Lord Lester of Herne Hill: Quite so, but in the case of the Suez affair, when I was in the army, we know that Anthony Eden’s Government deliberately did not take the advice of the law officers about the legality of what they were doing. That illustrates, does it not, the fallibility of any system if there are people who are unwilling to work it properly.
Lord Mackay of Clashfern: I think that you will find, if I am not mistaken, that in that case the advice came from a quarter different from the one I have seen.

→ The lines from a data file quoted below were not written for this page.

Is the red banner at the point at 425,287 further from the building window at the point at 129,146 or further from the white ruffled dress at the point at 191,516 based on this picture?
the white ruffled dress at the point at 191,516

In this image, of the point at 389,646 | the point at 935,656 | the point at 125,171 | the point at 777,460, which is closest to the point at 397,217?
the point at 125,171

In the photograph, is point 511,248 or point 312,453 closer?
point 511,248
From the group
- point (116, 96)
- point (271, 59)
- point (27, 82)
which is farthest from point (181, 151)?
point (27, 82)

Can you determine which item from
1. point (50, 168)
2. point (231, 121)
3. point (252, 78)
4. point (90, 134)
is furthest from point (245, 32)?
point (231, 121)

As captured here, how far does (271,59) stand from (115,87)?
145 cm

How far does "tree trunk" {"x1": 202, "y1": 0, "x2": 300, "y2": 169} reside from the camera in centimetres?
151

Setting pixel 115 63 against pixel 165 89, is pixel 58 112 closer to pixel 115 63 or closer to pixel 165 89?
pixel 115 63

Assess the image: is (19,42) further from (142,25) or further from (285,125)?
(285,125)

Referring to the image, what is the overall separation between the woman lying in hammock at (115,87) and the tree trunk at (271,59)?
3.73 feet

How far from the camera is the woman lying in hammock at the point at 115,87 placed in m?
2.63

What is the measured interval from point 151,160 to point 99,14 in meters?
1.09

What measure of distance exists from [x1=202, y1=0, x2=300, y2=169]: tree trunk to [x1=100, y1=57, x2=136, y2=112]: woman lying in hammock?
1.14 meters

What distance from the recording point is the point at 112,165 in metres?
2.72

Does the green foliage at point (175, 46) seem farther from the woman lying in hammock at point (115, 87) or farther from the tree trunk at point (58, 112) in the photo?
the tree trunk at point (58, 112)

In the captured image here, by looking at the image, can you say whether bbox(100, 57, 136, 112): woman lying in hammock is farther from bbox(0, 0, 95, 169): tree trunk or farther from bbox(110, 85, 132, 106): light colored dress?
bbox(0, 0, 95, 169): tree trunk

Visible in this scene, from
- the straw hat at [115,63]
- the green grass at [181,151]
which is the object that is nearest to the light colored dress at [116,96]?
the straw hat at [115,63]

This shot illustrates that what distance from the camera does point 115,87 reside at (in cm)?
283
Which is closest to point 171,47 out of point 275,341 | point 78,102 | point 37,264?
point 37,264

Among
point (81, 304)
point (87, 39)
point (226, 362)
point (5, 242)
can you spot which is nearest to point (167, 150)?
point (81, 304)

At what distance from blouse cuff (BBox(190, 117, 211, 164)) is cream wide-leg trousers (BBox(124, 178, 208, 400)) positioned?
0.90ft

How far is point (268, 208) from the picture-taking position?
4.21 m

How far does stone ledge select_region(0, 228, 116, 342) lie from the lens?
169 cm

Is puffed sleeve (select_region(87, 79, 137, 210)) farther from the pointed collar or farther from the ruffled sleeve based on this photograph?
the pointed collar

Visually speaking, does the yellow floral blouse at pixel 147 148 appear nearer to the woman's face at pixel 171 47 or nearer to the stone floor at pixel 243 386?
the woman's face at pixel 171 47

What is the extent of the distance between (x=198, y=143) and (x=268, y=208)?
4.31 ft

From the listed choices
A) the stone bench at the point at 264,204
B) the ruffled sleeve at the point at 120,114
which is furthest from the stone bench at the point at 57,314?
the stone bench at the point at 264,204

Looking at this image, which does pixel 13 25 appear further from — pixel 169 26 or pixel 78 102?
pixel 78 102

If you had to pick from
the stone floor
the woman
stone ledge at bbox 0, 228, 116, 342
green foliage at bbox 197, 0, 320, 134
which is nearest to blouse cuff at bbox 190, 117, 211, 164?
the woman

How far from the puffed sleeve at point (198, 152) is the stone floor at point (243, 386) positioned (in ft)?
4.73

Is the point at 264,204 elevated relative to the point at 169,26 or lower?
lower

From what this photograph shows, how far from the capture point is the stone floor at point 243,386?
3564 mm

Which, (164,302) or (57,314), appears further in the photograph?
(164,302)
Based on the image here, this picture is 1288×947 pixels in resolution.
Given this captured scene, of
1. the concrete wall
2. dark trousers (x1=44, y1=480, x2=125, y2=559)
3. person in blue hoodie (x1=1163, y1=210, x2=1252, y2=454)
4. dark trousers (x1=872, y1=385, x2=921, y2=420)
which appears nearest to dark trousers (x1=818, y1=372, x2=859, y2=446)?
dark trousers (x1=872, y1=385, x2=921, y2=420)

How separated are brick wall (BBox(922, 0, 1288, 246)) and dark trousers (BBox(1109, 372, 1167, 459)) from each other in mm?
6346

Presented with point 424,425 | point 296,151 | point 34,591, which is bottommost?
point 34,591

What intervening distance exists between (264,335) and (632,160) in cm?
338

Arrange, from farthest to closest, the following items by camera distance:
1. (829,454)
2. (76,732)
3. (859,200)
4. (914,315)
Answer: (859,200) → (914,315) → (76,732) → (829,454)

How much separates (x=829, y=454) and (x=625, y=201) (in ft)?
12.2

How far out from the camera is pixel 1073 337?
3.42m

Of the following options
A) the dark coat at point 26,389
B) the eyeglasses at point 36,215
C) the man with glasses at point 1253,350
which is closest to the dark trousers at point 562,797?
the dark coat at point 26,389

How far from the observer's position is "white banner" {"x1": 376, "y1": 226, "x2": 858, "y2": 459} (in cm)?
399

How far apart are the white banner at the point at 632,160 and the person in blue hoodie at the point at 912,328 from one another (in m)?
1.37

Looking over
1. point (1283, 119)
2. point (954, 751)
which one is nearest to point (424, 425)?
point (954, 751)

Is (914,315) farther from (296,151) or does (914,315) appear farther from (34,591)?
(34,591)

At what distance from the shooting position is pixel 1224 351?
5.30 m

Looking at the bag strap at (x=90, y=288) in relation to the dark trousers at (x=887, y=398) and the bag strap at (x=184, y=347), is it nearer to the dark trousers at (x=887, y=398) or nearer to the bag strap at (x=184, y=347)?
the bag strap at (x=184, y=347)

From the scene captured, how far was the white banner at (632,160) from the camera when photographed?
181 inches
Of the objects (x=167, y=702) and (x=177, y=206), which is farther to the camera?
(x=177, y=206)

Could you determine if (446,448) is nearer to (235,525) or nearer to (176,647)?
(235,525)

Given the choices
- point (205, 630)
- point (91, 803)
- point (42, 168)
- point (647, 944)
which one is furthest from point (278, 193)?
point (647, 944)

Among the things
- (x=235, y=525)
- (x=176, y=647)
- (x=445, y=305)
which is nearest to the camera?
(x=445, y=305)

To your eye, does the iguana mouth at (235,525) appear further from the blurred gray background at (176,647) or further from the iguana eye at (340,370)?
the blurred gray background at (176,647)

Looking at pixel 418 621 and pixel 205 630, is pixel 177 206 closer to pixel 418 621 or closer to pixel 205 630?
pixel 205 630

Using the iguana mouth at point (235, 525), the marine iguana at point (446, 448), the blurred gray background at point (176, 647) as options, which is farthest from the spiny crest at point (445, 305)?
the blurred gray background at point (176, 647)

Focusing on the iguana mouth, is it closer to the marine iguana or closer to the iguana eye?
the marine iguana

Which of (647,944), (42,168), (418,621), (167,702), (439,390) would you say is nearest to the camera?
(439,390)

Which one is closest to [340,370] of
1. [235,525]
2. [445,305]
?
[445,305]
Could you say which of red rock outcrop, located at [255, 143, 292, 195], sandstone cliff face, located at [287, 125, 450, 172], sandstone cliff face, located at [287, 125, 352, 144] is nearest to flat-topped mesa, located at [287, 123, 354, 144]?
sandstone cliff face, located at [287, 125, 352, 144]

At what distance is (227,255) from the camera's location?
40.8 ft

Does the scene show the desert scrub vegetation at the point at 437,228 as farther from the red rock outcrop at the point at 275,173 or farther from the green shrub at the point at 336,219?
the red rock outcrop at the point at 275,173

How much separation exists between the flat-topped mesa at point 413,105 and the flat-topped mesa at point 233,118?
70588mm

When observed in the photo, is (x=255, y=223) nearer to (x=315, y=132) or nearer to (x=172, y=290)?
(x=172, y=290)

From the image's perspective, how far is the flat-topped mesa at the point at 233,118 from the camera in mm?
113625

Q29 The Chairman: I have one final question. You have covered the ground and I will ask a question simply by way of reprise. We have covered the topic very well, but the question is: should there be a Lord Chancellor? If so, what should be his or her functions and, if not, who should perform those functions? This gives you a chance to roam freely—and please feel free to do so.
Lord Phillips of Worth Matravers: Should there be a Lord Chancellor? Tony Blair said “No, we’ll abolish him”, but it was then discovered that quite a number of functions go with the office. However, if one puts those on one side and looks at the Secretary of State for Justice and Lord Chancellor, and whether it is necessary to add the words “and Lord Chancellor”, I would say that it is not necessary any more. But that does not mean that that particular minister should not have precisely the same responsibility and duty to take the particular oath to uphold the rule of law and the independence of the judiciary. The Lord Chancellor’s office is important at the moment because that is an oath that the Lord Chancellor takes in that capacity.
Lord Mackay of Clashfern: I would add that there is of course a provision that makes interchangeable the discharge of their duties by the secretaries of state. All secretaries of state are one—there is one office of secretary of state, as I understand the constitutional position—therefore the Secretary of State for Defence could be called upon to exercise the functions of the Secretary of State for Justice. However, the Lord Chancellorship is not subject to that rule and it is therefore extremely important that the title of Lord Chancellor be retained by somebody who has the responsibilities of the oath that is referred to in section 6A of the Promissory Oaths Act 1868.
The Chairman: Thank you very much. It has been a fascinating and extremely helpful session. I am sure that the committee is most grateful to you both for giving your time to be here. We shall read in the transcript what you have said with great interest. I have no doubt that it will contribute in large measure to our report.